▸ **Activity**:
Every line from the one that contains "offer innovative solutions" to the end of the records must be restated word for word. No other line belongs in the answer.

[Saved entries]
##########
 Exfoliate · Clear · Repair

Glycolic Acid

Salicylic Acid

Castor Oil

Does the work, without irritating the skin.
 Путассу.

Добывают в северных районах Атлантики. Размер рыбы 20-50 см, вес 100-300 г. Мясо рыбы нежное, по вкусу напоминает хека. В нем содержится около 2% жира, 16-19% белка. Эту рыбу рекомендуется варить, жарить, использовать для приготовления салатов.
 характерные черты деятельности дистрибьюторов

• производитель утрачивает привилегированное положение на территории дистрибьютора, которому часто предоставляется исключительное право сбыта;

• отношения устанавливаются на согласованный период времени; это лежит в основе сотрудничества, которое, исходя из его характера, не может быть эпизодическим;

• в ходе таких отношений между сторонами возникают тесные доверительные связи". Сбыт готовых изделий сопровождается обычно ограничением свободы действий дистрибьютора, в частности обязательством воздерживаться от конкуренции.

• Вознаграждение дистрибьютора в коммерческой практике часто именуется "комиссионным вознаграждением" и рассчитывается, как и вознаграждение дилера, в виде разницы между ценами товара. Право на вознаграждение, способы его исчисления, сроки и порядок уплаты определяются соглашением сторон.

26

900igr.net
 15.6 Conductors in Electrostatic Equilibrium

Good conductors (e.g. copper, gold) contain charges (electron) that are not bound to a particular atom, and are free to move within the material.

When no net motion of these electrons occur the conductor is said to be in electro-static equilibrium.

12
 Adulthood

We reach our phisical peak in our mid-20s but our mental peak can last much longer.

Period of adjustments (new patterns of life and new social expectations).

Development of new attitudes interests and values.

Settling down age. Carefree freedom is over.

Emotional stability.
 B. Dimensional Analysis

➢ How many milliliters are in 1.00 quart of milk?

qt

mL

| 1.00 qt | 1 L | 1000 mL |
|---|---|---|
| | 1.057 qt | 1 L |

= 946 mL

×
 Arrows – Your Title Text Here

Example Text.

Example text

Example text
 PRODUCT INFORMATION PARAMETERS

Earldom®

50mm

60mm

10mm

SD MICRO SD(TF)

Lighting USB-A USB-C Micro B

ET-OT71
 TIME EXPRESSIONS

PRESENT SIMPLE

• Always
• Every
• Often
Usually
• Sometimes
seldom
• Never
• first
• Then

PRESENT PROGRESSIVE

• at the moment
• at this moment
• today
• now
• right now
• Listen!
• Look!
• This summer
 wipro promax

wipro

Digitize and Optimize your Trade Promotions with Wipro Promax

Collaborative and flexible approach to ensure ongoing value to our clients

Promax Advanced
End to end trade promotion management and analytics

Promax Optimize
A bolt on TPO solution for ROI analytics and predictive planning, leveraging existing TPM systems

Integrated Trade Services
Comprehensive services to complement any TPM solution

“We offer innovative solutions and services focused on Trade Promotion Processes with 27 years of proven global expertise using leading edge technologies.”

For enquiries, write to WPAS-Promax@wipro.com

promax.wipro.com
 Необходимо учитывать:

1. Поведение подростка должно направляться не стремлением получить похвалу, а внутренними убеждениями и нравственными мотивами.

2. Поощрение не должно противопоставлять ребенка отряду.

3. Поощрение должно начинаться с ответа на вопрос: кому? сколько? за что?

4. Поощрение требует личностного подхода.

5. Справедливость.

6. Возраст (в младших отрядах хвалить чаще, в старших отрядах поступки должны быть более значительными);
##########
▸ **Output**:
“We offer innovative solutions and services focused on Trade Promotion Processes with 27 years of proven global expertise using leading edge technologies.”

For enquiries, write to WPAS-Promax@wipro.com

promax.wipro.com
 Необходимо учитывать:

1. Поведение подростка должно направляться не стремлением получить похвалу, а внутренними убеждениями и нравственными мотивами.

2. Поощрение не должно противопоставлять ребенка отряду.

3. Поощрение должно начинаться с ответа на вопрос: кому? сколько? за что?

4. Поощрение требует личностного подхода.

5. Справедливость.

6. Возраст (в младших отрядах хвалить чаще, в старших отрядах поступки должны быть более значительными);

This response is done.